Some in the Republican party in the city of St. Louis are hoping the candidacy of Andrew Jones, an African American utility company executive, will cause other African Americans to rethink their allegiance to the Democratic party.

Long time Republican James Hill is also African American. He says Jones’ run was a good thing, because there hasn’t been a contested Republican primary for mayor in nearly two decades.

“I have friends who are Africans Americans whose elected official is Democrat, and they tell me that they feel they aren’t part of the Democrat party, and they say how they go out and work hard everyday and they tell me all the time they get no respect,” he says.

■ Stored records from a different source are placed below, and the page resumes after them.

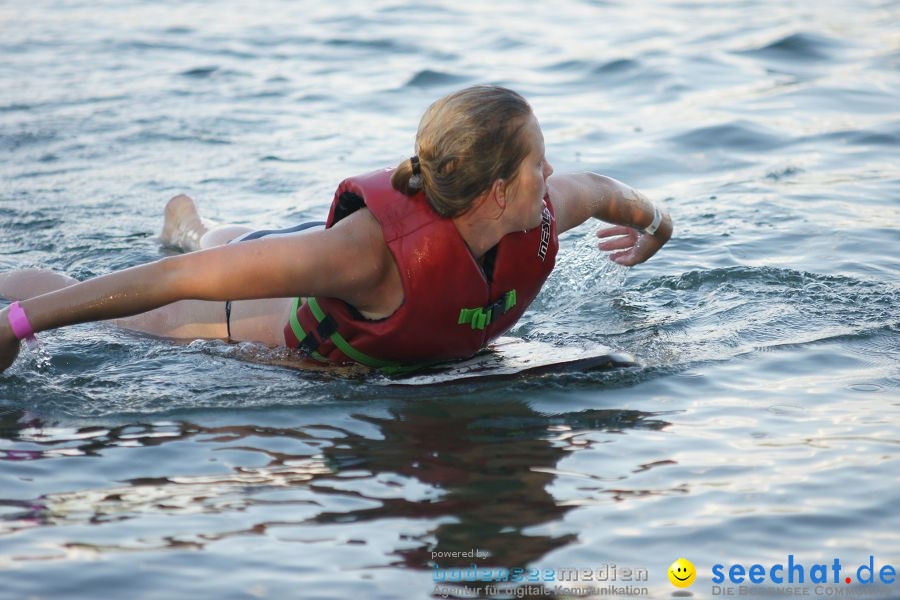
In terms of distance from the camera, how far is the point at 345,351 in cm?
443

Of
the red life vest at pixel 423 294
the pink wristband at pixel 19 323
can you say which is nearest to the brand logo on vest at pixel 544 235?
the red life vest at pixel 423 294

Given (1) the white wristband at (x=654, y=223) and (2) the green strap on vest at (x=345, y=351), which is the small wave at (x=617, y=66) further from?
(2) the green strap on vest at (x=345, y=351)

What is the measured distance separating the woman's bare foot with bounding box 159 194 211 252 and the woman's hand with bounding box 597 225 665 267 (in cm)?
223

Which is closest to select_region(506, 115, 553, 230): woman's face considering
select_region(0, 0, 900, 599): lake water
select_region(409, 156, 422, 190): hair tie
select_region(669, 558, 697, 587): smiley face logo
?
select_region(409, 156, 422, 190): hair tie

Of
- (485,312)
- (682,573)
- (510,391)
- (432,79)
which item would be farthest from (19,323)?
(432,79)

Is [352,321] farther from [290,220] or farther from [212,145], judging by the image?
[212,145]

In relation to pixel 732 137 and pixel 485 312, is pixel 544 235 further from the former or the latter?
pixel 732 137

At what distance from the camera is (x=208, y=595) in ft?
10.2

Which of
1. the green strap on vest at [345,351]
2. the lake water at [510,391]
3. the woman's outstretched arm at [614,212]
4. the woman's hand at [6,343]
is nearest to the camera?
the lake water at [510,391]

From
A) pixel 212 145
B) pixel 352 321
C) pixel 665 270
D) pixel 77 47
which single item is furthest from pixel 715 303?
pixel 77 47

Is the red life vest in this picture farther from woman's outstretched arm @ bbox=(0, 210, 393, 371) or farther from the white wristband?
the white wristband

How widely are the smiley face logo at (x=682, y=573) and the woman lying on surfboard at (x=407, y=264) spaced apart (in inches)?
52.0

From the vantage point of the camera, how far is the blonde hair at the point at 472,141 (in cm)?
379

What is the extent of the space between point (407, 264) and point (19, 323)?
52.4 inches
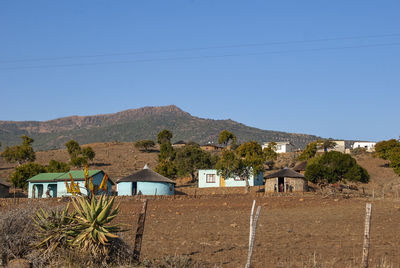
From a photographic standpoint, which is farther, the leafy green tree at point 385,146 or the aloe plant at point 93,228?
the leafy green tree at point 385,146

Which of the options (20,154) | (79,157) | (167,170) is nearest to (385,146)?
(167,170)

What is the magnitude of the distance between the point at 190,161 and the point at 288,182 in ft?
56.7

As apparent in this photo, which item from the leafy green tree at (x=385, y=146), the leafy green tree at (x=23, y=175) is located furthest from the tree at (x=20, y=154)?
the leafy green tree at (x=385, y=146)

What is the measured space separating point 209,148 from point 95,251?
277 ft

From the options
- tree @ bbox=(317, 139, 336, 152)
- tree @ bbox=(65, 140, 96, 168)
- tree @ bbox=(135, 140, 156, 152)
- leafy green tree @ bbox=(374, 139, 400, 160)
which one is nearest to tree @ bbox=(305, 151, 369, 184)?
leafy green tree @ bbox=(374, 139, 400, 160)

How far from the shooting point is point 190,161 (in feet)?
194

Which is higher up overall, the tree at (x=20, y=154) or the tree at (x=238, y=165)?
the tree at (x=20, y=154)

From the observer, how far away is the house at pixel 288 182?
44522 mm

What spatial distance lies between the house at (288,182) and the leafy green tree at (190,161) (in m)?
15.3

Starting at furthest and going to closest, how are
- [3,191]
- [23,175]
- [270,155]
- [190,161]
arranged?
[270,155]
[190,161]
[23,175]
[3,191]

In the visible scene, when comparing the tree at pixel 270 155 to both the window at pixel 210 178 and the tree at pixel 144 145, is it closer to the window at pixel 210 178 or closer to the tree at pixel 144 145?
the window at pixel 210 178

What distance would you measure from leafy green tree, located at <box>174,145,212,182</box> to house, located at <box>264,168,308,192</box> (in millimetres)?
15323

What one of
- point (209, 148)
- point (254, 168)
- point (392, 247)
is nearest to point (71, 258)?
point (392, 247)

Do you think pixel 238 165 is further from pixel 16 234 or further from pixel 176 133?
pixel 176 133
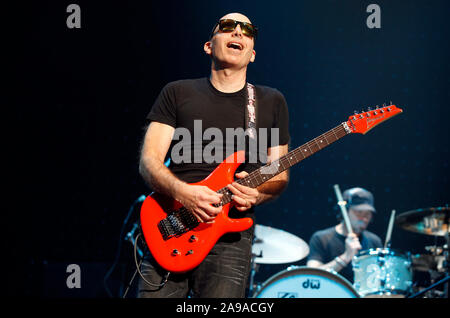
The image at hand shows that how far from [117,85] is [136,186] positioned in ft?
4.94

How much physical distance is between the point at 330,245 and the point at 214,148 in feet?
13.8

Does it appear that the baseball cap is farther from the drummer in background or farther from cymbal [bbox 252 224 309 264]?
cymbal [bbox 252 224 309 264]

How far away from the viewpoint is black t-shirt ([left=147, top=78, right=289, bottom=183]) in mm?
2842

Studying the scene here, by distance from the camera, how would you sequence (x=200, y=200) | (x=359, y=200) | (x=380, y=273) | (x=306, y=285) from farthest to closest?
(x=359, y=200), (x=380, y=273), (x=306, y=285), (x=200, y=200)

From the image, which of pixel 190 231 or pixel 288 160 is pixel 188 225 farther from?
pixel 288 160

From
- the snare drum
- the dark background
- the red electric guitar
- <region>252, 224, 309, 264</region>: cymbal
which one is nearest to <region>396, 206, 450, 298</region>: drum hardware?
the snare drum

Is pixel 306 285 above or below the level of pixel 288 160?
below

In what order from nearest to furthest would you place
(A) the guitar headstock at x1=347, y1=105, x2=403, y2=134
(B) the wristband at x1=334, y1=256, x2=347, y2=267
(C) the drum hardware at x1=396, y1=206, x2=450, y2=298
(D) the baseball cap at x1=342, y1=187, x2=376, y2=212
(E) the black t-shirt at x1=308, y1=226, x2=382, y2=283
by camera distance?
(A) the guitar headstock at x1=347, y1=105, x2=403, y2=134
(C) the drum hardware at x1=396, y1=206, x2=450, y2=298
(B) the wristband at x1=334, y1=256, x2=347, y2=267
(D) the baseball cap at x1=342, y1=187, x2=376, y2=212
(E) the black t-shirt at x1=308, y1=226, x2=382, y2=283

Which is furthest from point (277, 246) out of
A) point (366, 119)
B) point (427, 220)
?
point (366, 119)

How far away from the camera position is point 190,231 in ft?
8.71

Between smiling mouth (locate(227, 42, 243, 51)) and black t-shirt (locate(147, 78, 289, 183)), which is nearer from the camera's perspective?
black t-shirt (locate(147, 78, 289, 183))

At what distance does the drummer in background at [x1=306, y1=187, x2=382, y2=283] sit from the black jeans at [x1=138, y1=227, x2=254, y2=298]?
12.9 feet

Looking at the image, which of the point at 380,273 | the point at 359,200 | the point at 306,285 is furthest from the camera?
the point at 359,200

He says Republicans aren’t all bad and Democrats aren’t all good, but Democrats have done a better job of getting their message into the black community. On the issues front, he believes African Americans over the age of 55 are pro police and want more security.

Hill also says he is getting more calls from African Americans in St. Louis telling him they’re really Republicans now, saying the change in leadership in the state has made them realize that it might be a good time to switch parties.

“A lot of African American have realized this, that Republicans are controlling the state of Missouri on the state level and also on the federal level, and so a lot of them are realizing that maybe this is a good time to change to be a Republican,” he says.

While many church leaders in African American communities are preaching responsibility and are anti abortion, he says they remain largely Democratic, but he believes they vote against their own best interests. The bottom line, he believes not just Andrew Jones candidacy but Republican leadership in the state may cause more African Americans to reconsider the Republican party.